Indeed, lawyers have noticed the impact when entrenched street-drug users are provided with pharmaceutical drugs instead. “I had a client whose record was unbelievable,” said Mark Gervin, a criminal defence lawyer. “He was very violent. Nothing would get in the way of him and his drugs. The amount of horrible deeds that he left in his wake in his drive to get his drugs was incredible.” Gervin estimated that this client was implicated in over 800 criminal incidents, all related to his illicit substance use.
“He had a host of problems, including a head injury, but I didn’t see him for a while and I just assumed he was dead,” Gervin continued. “All of a sudden he was arrested for break-and-enter or something. I went to see him. I’m like, ‘Holy moly. Where have you been?’ He says ‘Well, I’m in the NAOMI project.

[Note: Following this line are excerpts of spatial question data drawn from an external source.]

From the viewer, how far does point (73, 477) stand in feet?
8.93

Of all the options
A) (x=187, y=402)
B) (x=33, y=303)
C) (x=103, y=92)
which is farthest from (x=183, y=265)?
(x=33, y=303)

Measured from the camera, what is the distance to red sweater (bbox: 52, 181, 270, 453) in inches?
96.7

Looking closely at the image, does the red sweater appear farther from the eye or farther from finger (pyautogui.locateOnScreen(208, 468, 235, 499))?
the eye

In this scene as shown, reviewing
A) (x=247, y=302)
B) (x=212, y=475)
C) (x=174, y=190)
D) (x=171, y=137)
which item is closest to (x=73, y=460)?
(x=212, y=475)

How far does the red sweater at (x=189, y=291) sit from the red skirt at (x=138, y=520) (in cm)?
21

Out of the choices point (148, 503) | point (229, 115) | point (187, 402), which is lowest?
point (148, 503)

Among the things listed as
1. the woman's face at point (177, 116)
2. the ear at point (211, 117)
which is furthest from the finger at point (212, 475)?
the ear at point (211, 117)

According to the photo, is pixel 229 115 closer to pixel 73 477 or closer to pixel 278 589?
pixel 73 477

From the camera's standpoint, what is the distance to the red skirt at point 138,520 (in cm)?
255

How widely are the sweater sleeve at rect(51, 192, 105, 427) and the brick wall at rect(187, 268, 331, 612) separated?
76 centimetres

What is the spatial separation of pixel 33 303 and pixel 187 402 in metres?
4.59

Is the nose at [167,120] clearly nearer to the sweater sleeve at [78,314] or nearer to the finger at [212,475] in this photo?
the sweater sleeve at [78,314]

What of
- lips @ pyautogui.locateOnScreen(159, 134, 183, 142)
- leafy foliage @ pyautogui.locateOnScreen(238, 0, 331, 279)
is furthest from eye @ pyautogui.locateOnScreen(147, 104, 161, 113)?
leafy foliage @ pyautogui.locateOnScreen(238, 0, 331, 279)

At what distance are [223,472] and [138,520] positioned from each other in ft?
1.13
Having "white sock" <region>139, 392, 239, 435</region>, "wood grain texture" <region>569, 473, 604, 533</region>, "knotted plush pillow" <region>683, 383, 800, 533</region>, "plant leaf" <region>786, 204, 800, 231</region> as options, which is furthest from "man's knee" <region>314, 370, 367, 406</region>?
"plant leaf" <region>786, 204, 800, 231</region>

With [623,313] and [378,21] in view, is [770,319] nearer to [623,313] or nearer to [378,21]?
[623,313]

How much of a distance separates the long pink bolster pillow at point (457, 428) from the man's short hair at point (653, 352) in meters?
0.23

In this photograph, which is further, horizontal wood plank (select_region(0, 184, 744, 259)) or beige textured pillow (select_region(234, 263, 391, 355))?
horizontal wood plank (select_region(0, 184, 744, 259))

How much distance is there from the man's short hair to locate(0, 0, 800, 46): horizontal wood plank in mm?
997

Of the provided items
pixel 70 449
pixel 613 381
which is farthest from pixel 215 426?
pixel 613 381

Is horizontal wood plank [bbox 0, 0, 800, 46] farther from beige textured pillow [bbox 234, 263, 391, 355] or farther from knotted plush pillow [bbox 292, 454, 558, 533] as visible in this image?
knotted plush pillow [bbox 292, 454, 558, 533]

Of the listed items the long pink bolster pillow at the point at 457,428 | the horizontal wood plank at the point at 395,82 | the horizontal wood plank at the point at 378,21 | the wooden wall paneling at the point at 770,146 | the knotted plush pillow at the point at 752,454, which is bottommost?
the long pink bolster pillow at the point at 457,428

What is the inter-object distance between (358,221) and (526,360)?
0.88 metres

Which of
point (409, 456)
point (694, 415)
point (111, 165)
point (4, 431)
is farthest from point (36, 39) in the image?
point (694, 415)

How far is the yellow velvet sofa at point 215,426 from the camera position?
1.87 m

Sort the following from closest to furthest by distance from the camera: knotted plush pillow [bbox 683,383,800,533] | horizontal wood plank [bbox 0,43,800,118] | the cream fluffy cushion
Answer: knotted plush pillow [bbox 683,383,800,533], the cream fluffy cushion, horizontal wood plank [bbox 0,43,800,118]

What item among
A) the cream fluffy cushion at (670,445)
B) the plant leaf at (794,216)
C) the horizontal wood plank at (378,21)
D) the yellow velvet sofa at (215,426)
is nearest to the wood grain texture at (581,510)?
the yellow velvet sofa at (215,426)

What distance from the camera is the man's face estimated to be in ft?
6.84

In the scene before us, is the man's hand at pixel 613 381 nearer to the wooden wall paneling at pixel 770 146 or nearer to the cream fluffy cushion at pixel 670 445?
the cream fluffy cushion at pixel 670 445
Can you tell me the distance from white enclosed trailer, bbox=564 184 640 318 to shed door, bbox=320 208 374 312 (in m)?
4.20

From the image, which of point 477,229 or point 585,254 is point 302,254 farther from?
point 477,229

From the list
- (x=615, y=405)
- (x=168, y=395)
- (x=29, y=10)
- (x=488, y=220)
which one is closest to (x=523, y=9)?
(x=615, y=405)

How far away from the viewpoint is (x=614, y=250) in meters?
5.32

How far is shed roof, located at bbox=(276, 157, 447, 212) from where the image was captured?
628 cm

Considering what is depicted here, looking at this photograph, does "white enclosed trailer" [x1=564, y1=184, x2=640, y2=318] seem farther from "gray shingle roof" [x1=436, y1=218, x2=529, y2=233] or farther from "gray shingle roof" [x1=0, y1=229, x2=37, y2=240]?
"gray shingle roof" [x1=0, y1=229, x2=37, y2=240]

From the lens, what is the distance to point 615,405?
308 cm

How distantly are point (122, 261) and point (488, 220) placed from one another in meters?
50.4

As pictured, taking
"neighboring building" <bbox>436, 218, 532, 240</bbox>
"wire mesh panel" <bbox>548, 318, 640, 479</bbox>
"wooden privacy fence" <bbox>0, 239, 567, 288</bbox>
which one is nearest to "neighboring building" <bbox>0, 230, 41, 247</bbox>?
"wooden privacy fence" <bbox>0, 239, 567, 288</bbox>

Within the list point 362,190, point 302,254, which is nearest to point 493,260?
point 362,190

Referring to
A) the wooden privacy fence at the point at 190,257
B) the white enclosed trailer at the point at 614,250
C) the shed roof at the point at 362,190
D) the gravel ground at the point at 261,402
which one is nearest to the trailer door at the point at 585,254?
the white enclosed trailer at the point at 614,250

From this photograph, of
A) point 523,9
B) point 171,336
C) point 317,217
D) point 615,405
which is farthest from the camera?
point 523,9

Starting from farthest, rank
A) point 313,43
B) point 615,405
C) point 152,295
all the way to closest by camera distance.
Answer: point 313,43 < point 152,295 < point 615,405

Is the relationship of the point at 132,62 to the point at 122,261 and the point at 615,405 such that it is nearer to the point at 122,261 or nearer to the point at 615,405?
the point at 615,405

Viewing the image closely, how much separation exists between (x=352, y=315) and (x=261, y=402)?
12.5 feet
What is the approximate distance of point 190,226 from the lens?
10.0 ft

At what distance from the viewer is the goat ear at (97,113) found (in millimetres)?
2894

They were giving me my heroin.’ I’m like, ‘What do you mean?’ He said, ‘Well, I didn’t need to steal anything. I got my disability payments. I got my drugs. I didn’t need nothing after that.’ And then, of course, Harper came and cut it off, and then they ended up going to the Supreme Court, and then my client got it back. I haven’t seen him now for a couple of years, ’cause he was back on the legal drugs. They were back supplying him.”
Even the courts have taken notice when frequent offenders stop coming to court on new charges because they’re no longer having to beg, cheat, steal, or sell their bodies for street drugs. “With opioid replacements, they’re getting the high but without the danger,” said Judge Elisabeth Burgess. “They’re surviving longer and we’re not seeing them as much. They’re totally liberated now, they feel, because they show up at these clinics three times a day. They get their legal dosage and they can do other things.”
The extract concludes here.